Of course there are hundreds of variables that are considered “fundamentals”. Analysts will cite any number of things that supports their opinion when they are giving recommendations and these things can get very technical and hard to understand for an average person. However the bottom line is simply if things are going well with a company and the future looks good too, the fundamentals are probably pretty good as well.
The overall economy always is a factor in driving the stock market higher or lower. In a tough economy like we have now with high debt and low jobs, it is hard for the market to go up too much because of people’s uncertainty of the future. It may not have an effect every single day on the direction the market takes but a bad or good economy does make a difference to people on whether they are more willing to buy or sell stocks.
Computerized buy and sell programs are a new thing that have not been around for very long. With the Internet and the market becoming so technologically advanced, much of what was once done manually is now done by computers. This includes trading programs that brokers have in place that are triggered by the market dropping below certain points. Although it doesn’t happen very often, we have seen instances where bad days in the market were made much worse by these computerized programs being triggered and selling off more stocks just because the market dropped below a number. It is truly a new world out their with the Internet and different technologies playing such a big part in the day to day workings of the stock market.
Finally, we come to greed and fear. As I have discussed, stocks trade on fundamentals much of the time. However, it is always people’s perceptions and interpretations of those fundamentals that determines whether a stock is going to go up or down. This means stocks trade on people’s emotions and how they FEEL about a stock or the stock market. When the stock market is going up, people often get greedy and buy it up higher than it deserves to be. Likewise, when the market is in free fall, people panic and sell out of fear. They often overlook everything that logic might dictate and make their decisions on fear and greed alone.

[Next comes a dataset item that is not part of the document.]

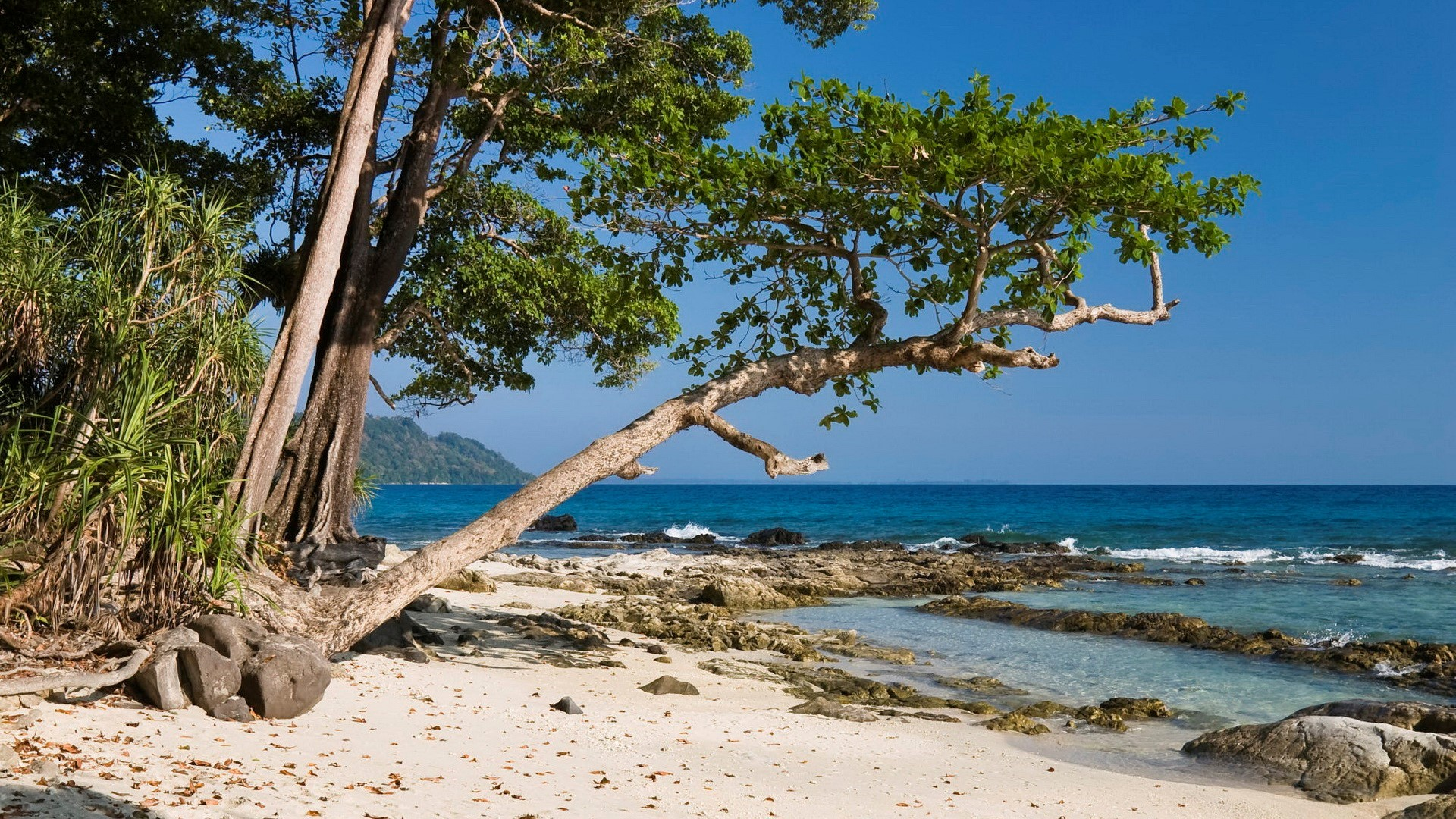 Tree on Beach Wallpapers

People buy and sell stocks on greed and fear every day and that means they might not be making the best decisions. If you want to be a successful stock investor, it is a good idea to try and stay away from trading on pure emotion and stick to stock market basics. Determining when to buy a stock and when is the right time to sell it should be done logically as best as you can and by assessing what you think the future will bring for the company. Whenever you get greedy you are probably going to make an incorrect trading decision as you most likely will also do if you are full of fear.